INPUT RECORDS =
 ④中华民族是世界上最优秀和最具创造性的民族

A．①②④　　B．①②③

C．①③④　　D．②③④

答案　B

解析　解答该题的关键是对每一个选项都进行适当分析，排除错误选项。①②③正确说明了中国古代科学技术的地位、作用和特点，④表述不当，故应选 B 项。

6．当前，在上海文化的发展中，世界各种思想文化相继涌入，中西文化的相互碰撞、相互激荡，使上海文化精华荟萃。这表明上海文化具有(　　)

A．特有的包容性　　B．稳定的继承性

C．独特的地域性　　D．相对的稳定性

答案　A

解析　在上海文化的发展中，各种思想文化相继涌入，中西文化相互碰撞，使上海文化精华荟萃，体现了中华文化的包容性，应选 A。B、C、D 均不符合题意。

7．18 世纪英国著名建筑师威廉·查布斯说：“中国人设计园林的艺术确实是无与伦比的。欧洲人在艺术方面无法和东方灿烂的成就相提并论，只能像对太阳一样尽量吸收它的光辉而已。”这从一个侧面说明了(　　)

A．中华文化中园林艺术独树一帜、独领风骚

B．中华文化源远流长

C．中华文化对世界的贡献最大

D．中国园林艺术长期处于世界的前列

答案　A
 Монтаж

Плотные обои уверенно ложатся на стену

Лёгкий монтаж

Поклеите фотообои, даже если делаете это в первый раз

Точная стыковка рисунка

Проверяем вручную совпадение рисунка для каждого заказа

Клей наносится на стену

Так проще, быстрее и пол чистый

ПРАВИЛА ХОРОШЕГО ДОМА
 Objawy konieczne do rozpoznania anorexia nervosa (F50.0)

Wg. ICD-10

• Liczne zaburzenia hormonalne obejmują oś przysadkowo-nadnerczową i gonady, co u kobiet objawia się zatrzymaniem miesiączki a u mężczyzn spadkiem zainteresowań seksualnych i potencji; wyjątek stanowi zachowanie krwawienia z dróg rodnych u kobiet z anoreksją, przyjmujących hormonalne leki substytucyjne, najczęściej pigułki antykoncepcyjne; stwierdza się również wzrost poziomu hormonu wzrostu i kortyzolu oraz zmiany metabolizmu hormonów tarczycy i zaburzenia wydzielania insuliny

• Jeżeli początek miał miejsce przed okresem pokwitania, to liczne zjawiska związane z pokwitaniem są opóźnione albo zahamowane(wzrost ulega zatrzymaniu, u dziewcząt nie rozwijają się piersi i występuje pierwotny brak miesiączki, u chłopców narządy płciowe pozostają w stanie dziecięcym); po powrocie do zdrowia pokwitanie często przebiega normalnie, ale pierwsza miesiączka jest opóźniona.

WORK TO COMPLETE =
Transcribe every record exactly.

FINISHED TASK =
 ④中华民族是世界上最优秀和最具创造性的民族

A．①②④　　B．①②③

C．①③④　　D．②③④

答案　B

解析　解答该题的关键是对每一个选项都进行适当分析，排除错误选项。①②③正确说明了中国古代科学技术的地位、作用和特点，④表述不当，故应选 B 项。

6．当前，在上海文化的发展中，世界各种思想文化相继涌入，中西文化的相互碰撞、相互激荡，使上海文化精华荟萃。这表明上海文化具有(　　)

A．特有的包容性　　B．稳定的继承性

C．独特的地域性　　D．相对的稳定性

答案　A

解析　在上海文化的发展中，各种思想文化相继涌入，中西文化相互碰撞，使上海文化精华荟萃，体现了中华文化的包容性，应选 A。B、C、D 均不符合题意。

7．18 世纪英国著名建筑师威廉·查布斯说：“中国人设计园林的艺术确实是无与伦比的。欧洲人在艺术方面无法和东方灿烂的成就相提并论，只能像对太阳一样尽量吸收它的光辉而已。”这从一个侧面说明了(　　)

A．中华文化中园林艺术独树一帜、独领风骚

B．中华文化源远流长

C．中华文化对世界的贡献最大

D．中国园林艺术长期处于世界的前列

答案　A
 Монтаж

Плотные обои уверенно ложатся на стену

Лёгкий монтаж

Поклеите фотообои, даже если делаете это в первый раз

Точная стыковка рисунка

Проверяем вручную совпадение рисунка для каждого заказа

Клей наносится на стену

Так проще, быстрее и пол чистый

ПРАВИЛА ХОРОШЕГО ДОМА
 Objawy konieczne do rozpoznania anorexia nervosa (F50.0)

Wg. ICD-10

• Liczne zaburzenia hormonalne obejmują oś przysadkowo-nadnerczową i gonady, co u kobiet objawia się zatrzymaniem miesiączki a u mężczyzn spadkiem zainteresowań seksualnych i potencji; wyjątek stanowi zachowanie krwawienia z dróg rodnych u kobiet z anoreksją, przyjmujących hormonalne leki substytucyjne, najczęściej pigułki antykoncepcyjne; stwierdza się również wzrost poziomu hormonu wzrostu i kortyzolu oraz zmiany metabolizmu hormonów tarczycy i zaburzenia wydzielania insuliny

• Jeżeli początek miał miejsce przed okresem pokwitania, to liczne zjawiska związane z pokwitaniem są opóźnione albo zahamowane(wzrost ulega zatrzymaniu, u dziewcząt nie rozwijają się piersi i występuje pierwotny brak miesiączki, u chłopców narządy płciowe pozostają w stanie dziecięcym); po powrocie do zdrowia pokwitanie często przebiega normalnie, ale pierwsza miesiączka jest opóźniona.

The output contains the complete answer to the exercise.